À l’Open de BMW, Verena Kerth évoque une romance secrète avec un joueur de tennis
15 avril 2026 – 08:05 | Temps de lecture : 1 min

Les BMW Open ne sont pas qu’une affaire de tennis. En dehors du court, un entretien avec Verena Kerth a retenu l’attention.
Lors des BMW Open à Munich cette semaine, l’événement a pris une tournure surprenante avec les révélations de Verena Kerth. En marge de ce tournoi professionnel se déroulant sur le site du MTTC Iphitos, elle a parlé d’une liaison inattendue.
Lors de la traditionnelle « Players Night » mardi soir, elle a dévoilé deux phrases pleines d’allusions intrigantes. Vêtue d’un pantalon noir et d’une blouse à motifs, elle portait des boucles d’oreilles remarquables. Interrogée par RTL sur la signification du « B » de ses boucles, Kerth a répondu : « Ce n’est en réalité pas pour Boris Becker, même si j’ai eu l’année dernière une liaison passionnée avec un joueur de tennis. »
Elle a ajouté avec un brin de malice : « Je dirais que son service était meilleur que son endurance. Il ne joue plus maintenant. » Cependant, le nom du joueur est resté dans l’ombre.
Au début des années 2000, Verena Kerth a été sous les feux des projecteurs grâce à sa relation avec Oliver Kahn, suivie d’une collaboration avec l’entrepreneur Martin Krug.

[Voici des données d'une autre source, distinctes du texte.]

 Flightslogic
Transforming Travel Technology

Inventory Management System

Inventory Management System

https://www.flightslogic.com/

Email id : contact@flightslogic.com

Récemment, c’est surtout son idylle tumultueuse avec Marc Terenzi, qui a pris fin en juillet 2024, qui a alimenté les gros titres.
Points à retenir
- Une révélation inattendue sur une liaison avec un joueur de tennis bien mystérieux.
- Kerth, connue pour ses relations médiatisées, ajoute une nouvelle page à son histoire personnelle.

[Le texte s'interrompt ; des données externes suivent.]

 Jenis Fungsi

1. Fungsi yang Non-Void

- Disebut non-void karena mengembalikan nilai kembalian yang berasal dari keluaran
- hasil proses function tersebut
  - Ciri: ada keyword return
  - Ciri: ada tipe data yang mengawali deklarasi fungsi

- Le mystère du joueur non nommé : à quand la révélation ?
- Et si le suspense était le meilleur atout d’une histoire d’amour ?

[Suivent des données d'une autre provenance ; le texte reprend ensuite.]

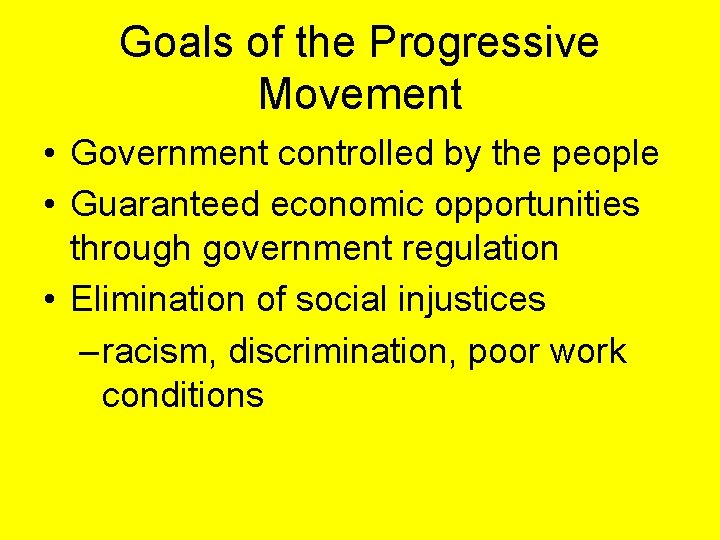 Goals of the Progressive Movement

• Government controlled by the people
• Guaranteed economic opportunities through government regulation
• Elimination of social injustices
– racism, discrimination, poor work conditions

Réfléchissons un peu : ces relations entre célébrités et sportifs ne soulèvent-elles pas des questions sur notre fascination pour leur vie privée ? En tant que journaliste engagé, je me demande où s’arrête l’intérêt public et où commence l’intrusion. Peut-être que l’essentiel dans ces histoires reste souvent dans l’ombre, tout comme ces joueurs qui, au final, ne jouent plus.